Warrawong is a suburb of Wollongong in the Illawarra region of New South Wales, Australia. It is situated on the northeast corner of Lake Illawarra.

Warrawong is 90 kilometers from Sydney CBD.

Warrawong is home to Warrawong Plaza, one of three major regional shopping centres. Other facilities include the Port Kembla Hospital, Hoyts cinemas, and the Gala cinemas.

==History==
Various meanings are given for the aboriginal word "Warrawong" including "a whiting", "side of a hill", " a windy place on a hill", " wind swept" and "windy hills".

Long a farming area, after the first land grants were made in the area in 1815, Warrawong began to be developed as a suburb only in the 1930s.

The Warrawong area has been known variously as Steeltown, Kembla Estate, New Kembla and finally, Warrawong.

==Demographics==
Warrawong has a high proportion of immigrants.

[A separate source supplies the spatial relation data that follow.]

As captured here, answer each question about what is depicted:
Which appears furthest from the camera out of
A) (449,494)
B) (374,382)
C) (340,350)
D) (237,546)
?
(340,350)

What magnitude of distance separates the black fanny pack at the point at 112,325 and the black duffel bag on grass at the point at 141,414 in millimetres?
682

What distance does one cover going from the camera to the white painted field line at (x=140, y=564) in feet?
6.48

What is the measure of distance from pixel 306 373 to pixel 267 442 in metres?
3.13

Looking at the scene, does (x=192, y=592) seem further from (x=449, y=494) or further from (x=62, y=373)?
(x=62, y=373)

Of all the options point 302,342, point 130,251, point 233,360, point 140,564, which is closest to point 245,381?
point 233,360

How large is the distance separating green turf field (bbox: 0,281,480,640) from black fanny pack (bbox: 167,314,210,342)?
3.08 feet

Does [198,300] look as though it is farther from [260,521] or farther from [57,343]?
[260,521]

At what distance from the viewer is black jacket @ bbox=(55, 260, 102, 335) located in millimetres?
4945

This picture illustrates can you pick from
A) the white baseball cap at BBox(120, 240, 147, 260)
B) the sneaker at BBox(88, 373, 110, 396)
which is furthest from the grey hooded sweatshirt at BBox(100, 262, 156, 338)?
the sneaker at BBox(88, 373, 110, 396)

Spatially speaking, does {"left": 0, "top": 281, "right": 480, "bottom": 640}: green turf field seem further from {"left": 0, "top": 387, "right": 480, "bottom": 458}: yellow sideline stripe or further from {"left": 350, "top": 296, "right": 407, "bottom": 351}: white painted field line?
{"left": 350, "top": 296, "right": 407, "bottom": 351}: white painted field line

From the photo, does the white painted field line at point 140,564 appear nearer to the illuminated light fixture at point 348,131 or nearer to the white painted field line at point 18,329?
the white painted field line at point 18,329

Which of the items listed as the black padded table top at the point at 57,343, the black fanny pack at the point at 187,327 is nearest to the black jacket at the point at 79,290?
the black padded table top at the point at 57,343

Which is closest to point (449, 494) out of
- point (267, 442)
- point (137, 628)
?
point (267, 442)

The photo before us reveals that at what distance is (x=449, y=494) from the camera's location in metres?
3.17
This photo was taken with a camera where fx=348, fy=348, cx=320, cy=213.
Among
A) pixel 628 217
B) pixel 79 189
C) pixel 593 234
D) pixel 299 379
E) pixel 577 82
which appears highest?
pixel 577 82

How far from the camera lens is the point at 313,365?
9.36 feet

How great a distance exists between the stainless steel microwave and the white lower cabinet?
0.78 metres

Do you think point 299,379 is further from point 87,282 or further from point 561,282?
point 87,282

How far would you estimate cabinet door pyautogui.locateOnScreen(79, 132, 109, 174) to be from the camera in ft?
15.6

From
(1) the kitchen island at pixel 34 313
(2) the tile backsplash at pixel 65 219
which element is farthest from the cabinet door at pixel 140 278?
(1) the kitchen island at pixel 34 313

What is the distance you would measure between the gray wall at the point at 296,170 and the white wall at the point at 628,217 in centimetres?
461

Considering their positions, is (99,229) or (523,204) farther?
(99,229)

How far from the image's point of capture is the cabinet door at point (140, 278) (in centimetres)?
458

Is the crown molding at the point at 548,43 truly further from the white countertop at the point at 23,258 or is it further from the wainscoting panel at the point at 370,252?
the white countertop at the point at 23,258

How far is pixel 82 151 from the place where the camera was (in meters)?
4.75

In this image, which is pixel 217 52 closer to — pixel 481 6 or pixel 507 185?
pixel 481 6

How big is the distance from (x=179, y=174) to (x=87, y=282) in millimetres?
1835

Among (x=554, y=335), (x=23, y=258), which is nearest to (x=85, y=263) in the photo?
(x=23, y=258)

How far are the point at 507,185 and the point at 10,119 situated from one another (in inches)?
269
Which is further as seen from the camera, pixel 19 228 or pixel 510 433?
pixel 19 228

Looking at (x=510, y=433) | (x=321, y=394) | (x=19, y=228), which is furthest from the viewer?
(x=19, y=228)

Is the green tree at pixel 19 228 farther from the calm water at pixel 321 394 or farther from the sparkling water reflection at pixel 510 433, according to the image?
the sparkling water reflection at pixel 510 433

Of a population of 4,659, 42.8% were born overseas at the .

| Country of Birth | Number | Percentage of total inhabitants |
|---|---|---|
| Australia | 2,665 | 57.2% |
| North Macedonia | 263 | 5.6% |
| Italy | 197 | 4.2% |
| Portugal | 178 | 3.8% |
| England | 69 | 1.5% |
| New Zealand | 66 | 1.4% |

- Aboriginal and Torres Strait Islander people made up 5.4% of the population.
- 56.2% of people spoke only English at home. Other languages spoken at home included Macedonian 8.0%, Italian 5.2%, Portuguese 3.9% and Arabic 2.2%.
- The most common responses for religion were Catholic 28.1%, No Religion 25.9%, Eastern Orthodox 9.4% and Anglican 6.7%.